Sadece bir dakika. Her şeyin bir anda değişmesi için gereken süre sadece bir dakika olabilir. Bazen deriz ya, biraz geciksem ne olur veya bugün olmasın yarın halledeyim. İşte, biz hayat için ufacık planlar yapıyorken hayatın da bizim için ufacık planları olduğunu unutuyoruz. Bazen bir dakika içinde hayatımızın en berbat haberini alıyoruz ve o saniyeden itibaren hiçbir şey eskisi gibi olmuyor. Bazense bir dakika içinde oldukça güzel bir haber alıyoruz ve o saniyeden itibaren her şey gözümüze toz pembe görünmeye başlıyor. Her şey bir anda elinizden kayıp gidebilir de, bir anda her şeye sahip olabilirsiniz de... Bunun adı hayat işte. 
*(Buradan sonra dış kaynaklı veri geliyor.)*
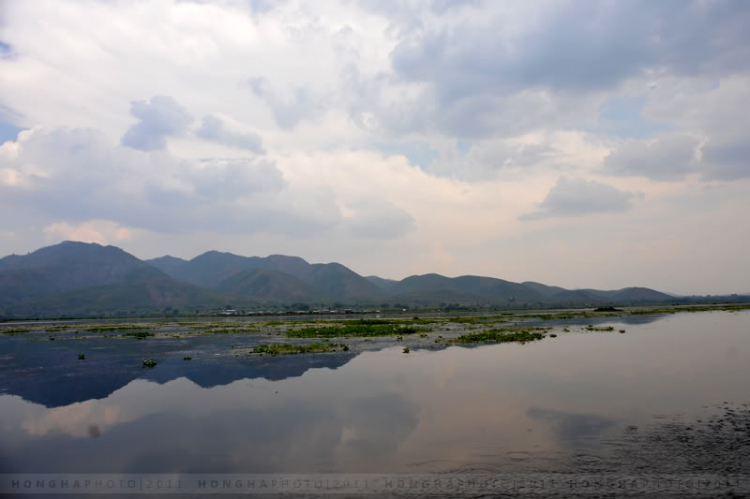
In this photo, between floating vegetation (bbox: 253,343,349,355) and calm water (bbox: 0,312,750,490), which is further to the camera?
floating vegetation (bbox: 253,343,349,355)

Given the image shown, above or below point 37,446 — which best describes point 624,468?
above

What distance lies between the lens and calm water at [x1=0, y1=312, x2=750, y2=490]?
1978cm

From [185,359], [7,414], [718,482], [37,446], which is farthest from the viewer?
[185,359]

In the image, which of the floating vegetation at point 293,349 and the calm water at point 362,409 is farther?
the floating vegetation at point 293,349

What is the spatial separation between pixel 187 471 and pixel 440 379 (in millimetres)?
22223

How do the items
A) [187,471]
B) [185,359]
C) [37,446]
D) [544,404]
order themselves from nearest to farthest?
[187,471] < [37,446] < [544,404] < [185,359]

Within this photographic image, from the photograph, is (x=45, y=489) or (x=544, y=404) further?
(x=544, y=404)

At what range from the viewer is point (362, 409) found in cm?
2803

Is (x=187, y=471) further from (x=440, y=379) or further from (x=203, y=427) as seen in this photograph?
(x=440, y=379)

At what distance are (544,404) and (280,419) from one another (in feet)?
53.0

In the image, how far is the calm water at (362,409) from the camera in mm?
19781

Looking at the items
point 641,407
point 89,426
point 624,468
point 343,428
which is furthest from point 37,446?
point 641,407

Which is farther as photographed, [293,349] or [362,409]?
[293,349]

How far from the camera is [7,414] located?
2948cm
    Koskoca yaşam süreci içinde bizlerin yaşadığı 60-70 yıl oldukça küçük bir süre aslında. Bu kadarcık hayata, ne kadar şey sığdırabiliyorsak sığdırmalıyız. Hayat; kin tutmak için de, üzülmek için de çok kısa. Bugün elimizde ne varsa ona sımsıkı sarılmalıyız ve sadece mutlu olmak için uğraşmalıyız. Sonuçta bu dünyaya sadece bir kere geliyoruz. Bu süre içinde de bir şeylere üzülürsek, bir şeyler için kendimizi paralarsak o zaman bu hayatı yaşamanın ne anlamı kalacak ki? O yüzden, kendimizi mutsuz etmek yerine nelerle mutlu olduğumuzu fark edip bu mutluluklarla yaşamaya çalışmanın vakti çoktan geldi de geçiyor. Ne bekliyorsun?